Читать «Н.А. Львов. Очерки жизни. Венок новоторжских усадеб» онлайн - страница 3

Ирина Александровна Бочкарева

...И так севодни день немало я трудился:

На острове я был, в полку теперь явился.

И в школе пошалил; ландшафтик сделал я;

Харламова побил; праздна ль рука моя?

Я Сумарокова сегодня ж посетил,

Что каменным избам фасад мне начертил.

И Навакшонову велел портрет отдать,

У Ермолаева что брал я срисовать.

Еще я вам скажу, скажу, право без лени,

Что Аплечеева поставил на колени...

В результате столь бурной деятельности под вечер Львов оказался под арестом. Несколько строк стихотворения представляют молодого человека, темпераментного, скорого на всякое дело, неистощимого на выдумки, явного лидера, источник неуемной энергии... Друг Львова Николай Осипов посвятил ему “Сонет”, помещенный в этом журнале. Приведем несколько строк:

Львова знать кто только тщится,

Ан уж должен почитать;

Юность, разум, все в нем зрится

Львов все может совершать!

“Львов все может совершать!” — такая высокая оценка, данная ровесником, однокашником окажется верной. Спустя два века Д.С. Лихачев повторит ее: “Н.А. Львов — один мог удержать в своих руках быстро развивающуюся культуру эпохи во всем ее разнообразии”.
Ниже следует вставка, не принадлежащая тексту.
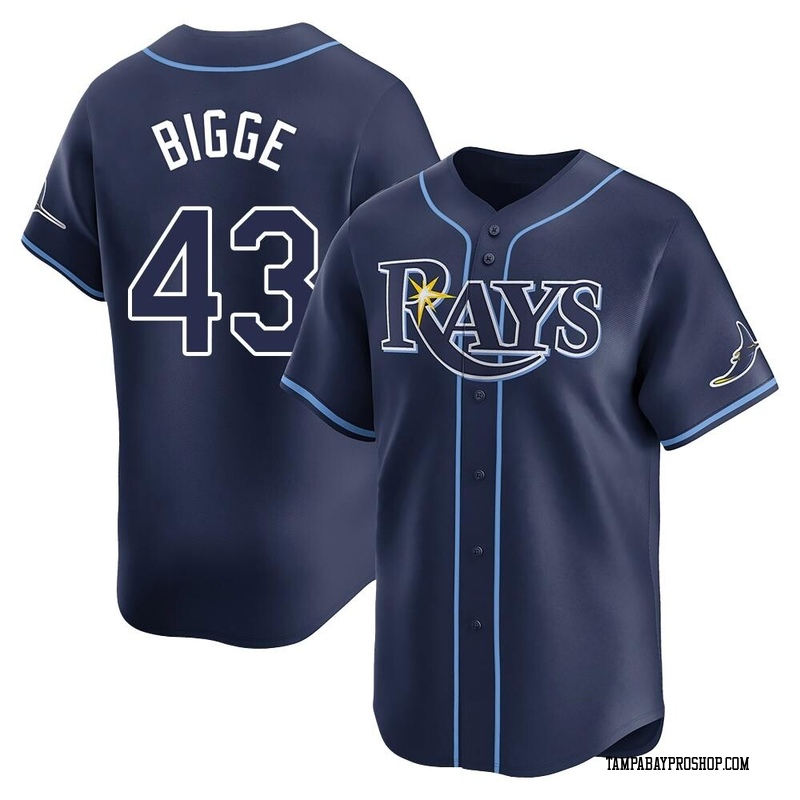 Hunter Bigge Men's Tampa Bay Rays Away Jersey - Navy Limited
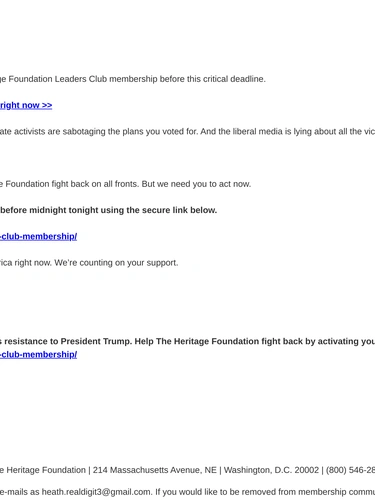 Heritage Foundation Re-engagement Series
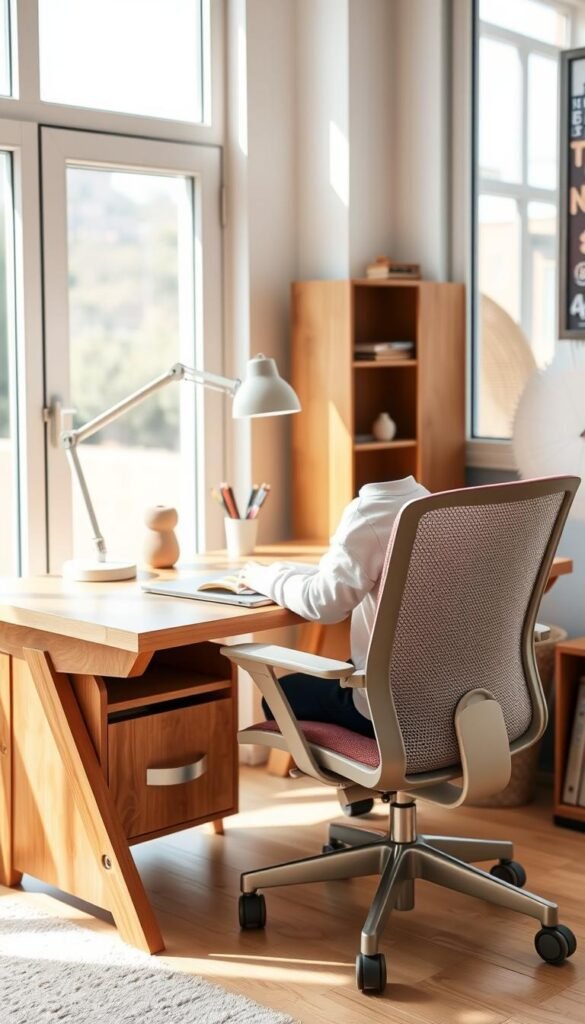 A well-designed and ergonomic desk setup for kids, with a sturdy wooden table in a warm, natural finish, surrounded by a comfortable mesh office chair in a neutral tone. The desk features a modern, minimalist design with clean lines, ample workspace, and a built-in storage compartment for school supplies. Soft, diffused lighting from a sleek desk lamp casts a gentle glow, creating a focused and inviting atmosphere. The setup is positioned in a cozy, bright room with large windows, allowing natural light to flow in and inspiring a sense of openness and productivity.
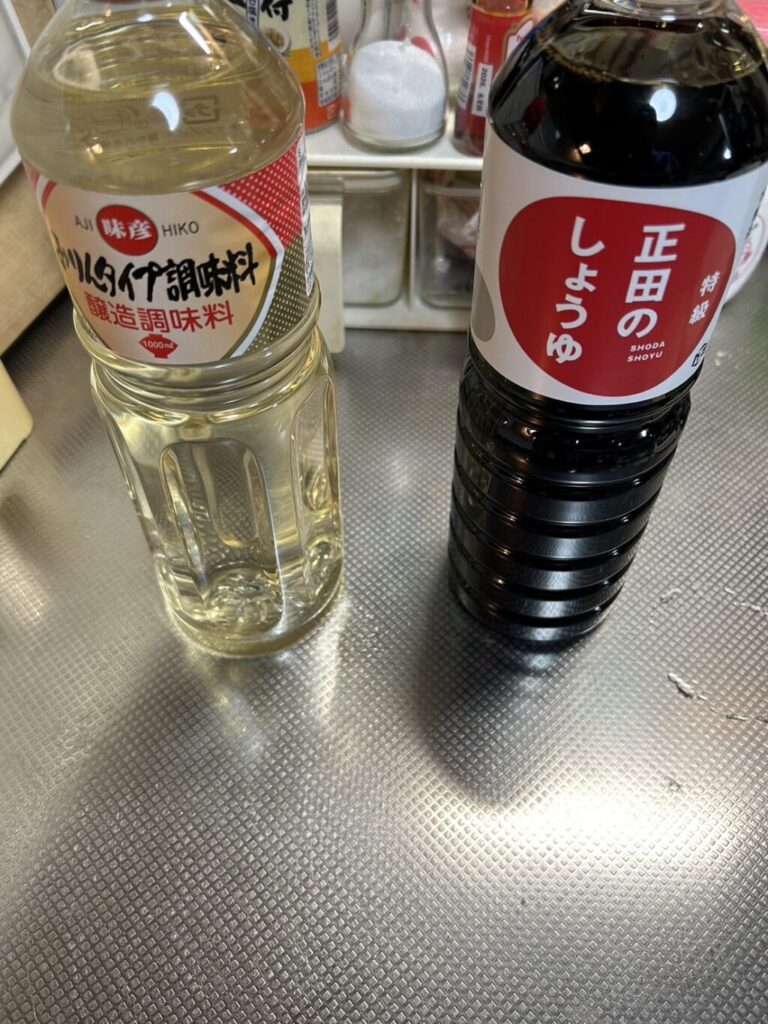 カエシ作成に利用した醤油とみりん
Службу в Преображенском полку он совмещал с обязанностями курьера при Коллегии иностранных дел. Вскоре Львов весьма успешно овладел европейскими языками. Его часто посылали в европейские государства, “...возложенные на него комиссии выполнял с отличным усердием и исправностью”. В 1775 г. ему пожаловали чин капитана, но военная служба не привлекала Львова, он вышел в отставку и был принят в штат Коллегии иностранных дел.

Первый известный портрет Львова — 1773 года. Двадцатилетний Николай Александрович позирует известному уже Д.Г. Левицкому. Львов в гражданском костюме: узкий, по моде того времени, темно-зеленый камзол с жабо подчеркивает фигуру явно не богатырского сложения. Худощавое лицо, темные брови, высокий лоб... но все внимание привлекают глаза — очень выразительные, живые, умные, ироничные; чуть приоткрытый рот как будто что-то говорит.

Львов всегда был душою компании, говорил темпераментно; веселый и остроумный собеседник, он умел заражать бодростью: “Я, как бы пасмурен к тебе не приходил, всегда уходил веселее”, — писал Иван Xeмницep. Он же в эпиграммах на Львова отмечал доброту души друга:

Всяк знающий его вам скажет, что такова

Не сыщешь добряка второго.

Львов наделен ярким чувством юмора, самоироничен, о чем говорит эпиграмма “К моему портрету, писанному господином Левицким”:

Скажите, что умен так Львов изображен?

В него искусством ум Левицкого вложен.

В 1777 г. Львову представилась возможность отправиться в восьмимесячное путешествие по Европе: Англия, Германия, Франция, Испания, Нидерланды. Он все впитывал, как губка, записывал, зарисовывал. О благотворном влиянии путешествий на Львова писал его друг Михаил Никитич Муравьев: “Много способствовали к образованию вкуса его и распространению знаний путешествия, совершенные им в лучшие годы жизни, когда чувствительность его могла быть управляема свойственным ему духом наблюдения. В Дрезденской галерее, в колоннаде Лувра, в затворках Эскуриала и, наконец, в Риме, отечестве искусств и древностей, почерпал он сии величественные формы, сие понятие простоты, сию неподражаемую соразмерность, которые дышат в превосходных трудах Палладиев и Мишель Анжев”.